INSTRUCTIONS TO FOLLOW: No picture belongs in the answer, which must hold exactly the lines from the one with "Super Pro Adjustable" through the final line below.
****
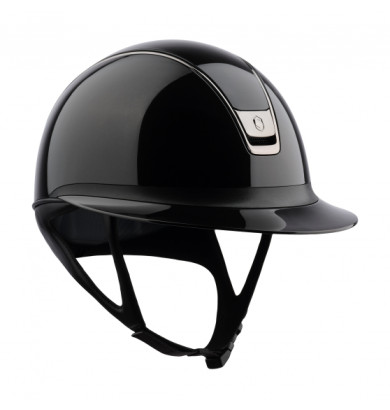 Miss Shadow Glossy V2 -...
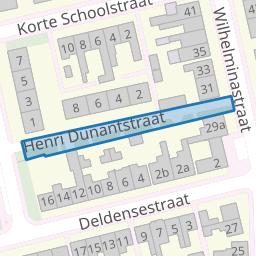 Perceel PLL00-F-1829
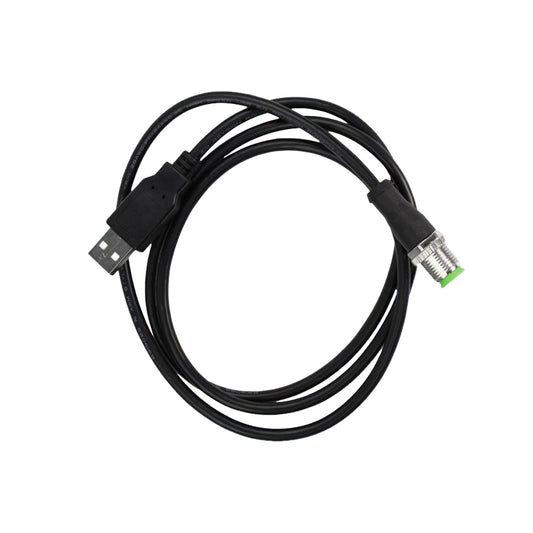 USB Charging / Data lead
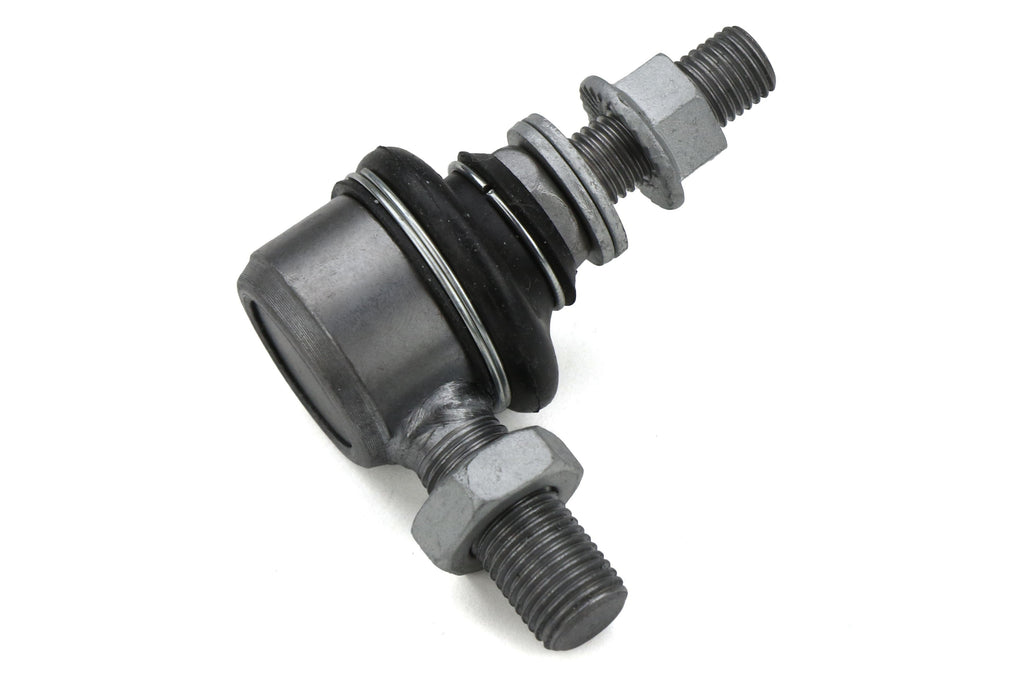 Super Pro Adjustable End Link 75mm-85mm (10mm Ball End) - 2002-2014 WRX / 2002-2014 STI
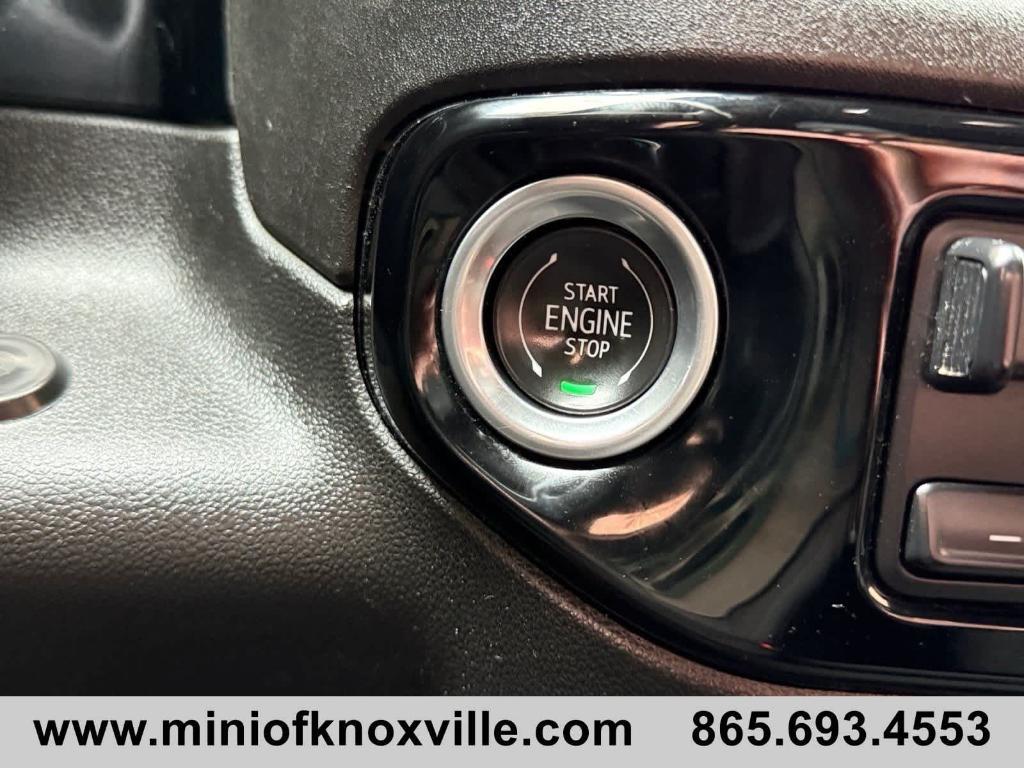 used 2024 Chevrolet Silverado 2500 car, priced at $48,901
****
EXERCISE OUTPUT:
 Super Pro Adjustable End Link 75mm-85mm (10mm Ball End) - 2002-2014 WRX / 2002-2014 STI
 used 2024 Chevrolet Silverado 2500 car, priced at $48,901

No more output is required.